3. Staff #18 and Staff #25 confirmed that Patient #2's full name and social security number was indicated in the top right hand corner of the "Deceased Donor/Recipient Compatibility" form, which differed from the name and social security number of the patient's (Patient #1) medical record the form was found in.
a. Upon interview on 11/26/19, Staff #18 confirmed that the name and social security number found in the top right hand corner of the "Deceased Donor/Recipient Compatibility" form was that of Patient #2, and the form was contained in Patient #1's medical record.
4. Patient #1 underwent a kidney transplant on 11/18/19 based on the organ compatibility screen for Patient #2.
a.
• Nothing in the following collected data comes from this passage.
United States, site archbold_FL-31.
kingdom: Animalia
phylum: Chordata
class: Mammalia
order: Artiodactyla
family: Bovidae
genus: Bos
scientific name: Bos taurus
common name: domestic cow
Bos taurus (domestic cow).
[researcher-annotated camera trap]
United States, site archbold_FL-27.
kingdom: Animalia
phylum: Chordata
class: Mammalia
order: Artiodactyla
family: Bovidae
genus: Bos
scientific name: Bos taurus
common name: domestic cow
The facility was unable to provide evidence of an organ compatibility form for Patient #1 completed prior to transplantation on 11/18/19.
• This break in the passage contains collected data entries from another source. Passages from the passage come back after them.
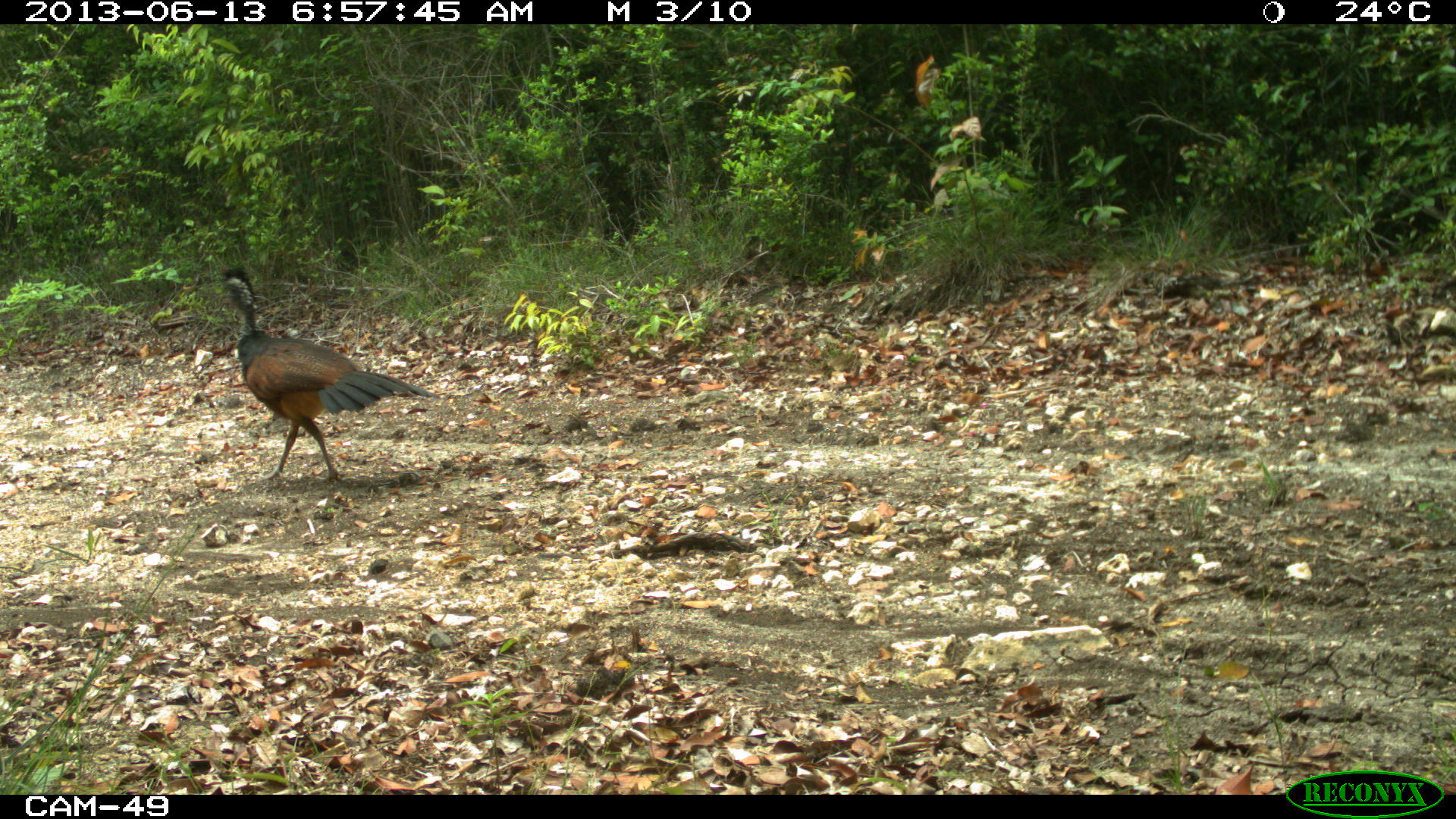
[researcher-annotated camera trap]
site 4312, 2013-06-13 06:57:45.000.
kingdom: Animalia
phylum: Chordata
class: Aves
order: Galliformes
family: Cracidae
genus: Crax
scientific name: Crax rubra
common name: great curassow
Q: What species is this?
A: Crax rubra (great curassow).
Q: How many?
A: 1.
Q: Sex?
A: Female.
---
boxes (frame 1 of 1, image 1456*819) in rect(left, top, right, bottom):
crax rubra: rect(214, 264, 441, 483)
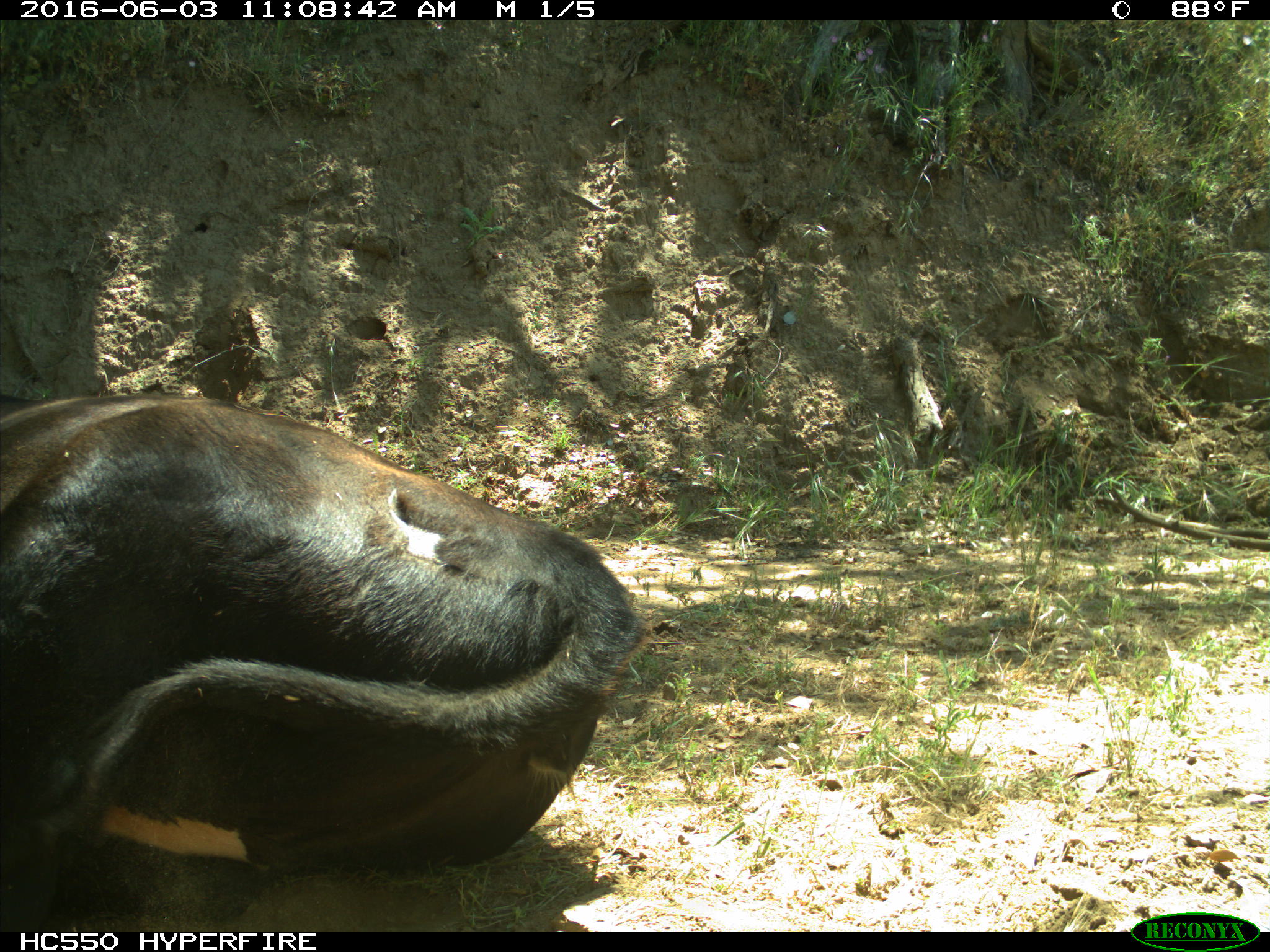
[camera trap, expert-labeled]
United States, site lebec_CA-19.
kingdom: Animalia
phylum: Chordata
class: Mammalia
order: Artiodactyla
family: Bovidae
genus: Bos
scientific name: Bos taurus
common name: domestic cow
Bos taurus (domestic cow).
b. Once the incident was identified on 11/19/19, the facility performed a Deceased Donor/Recipient Compatibility and crossmatch to ensure that the organ that was intended for Patient #2 was compatible with Patient #1.
(i) The facility provided evidence of a "Deceased Donor/Recipient Compatibility" form, dated 11/19/19, that the organ that was intended for Patient #2 was compatible with Patient #1
5. Upon interview on 11/26/19, Staff #8 and Staff #18 confirmed the above findings.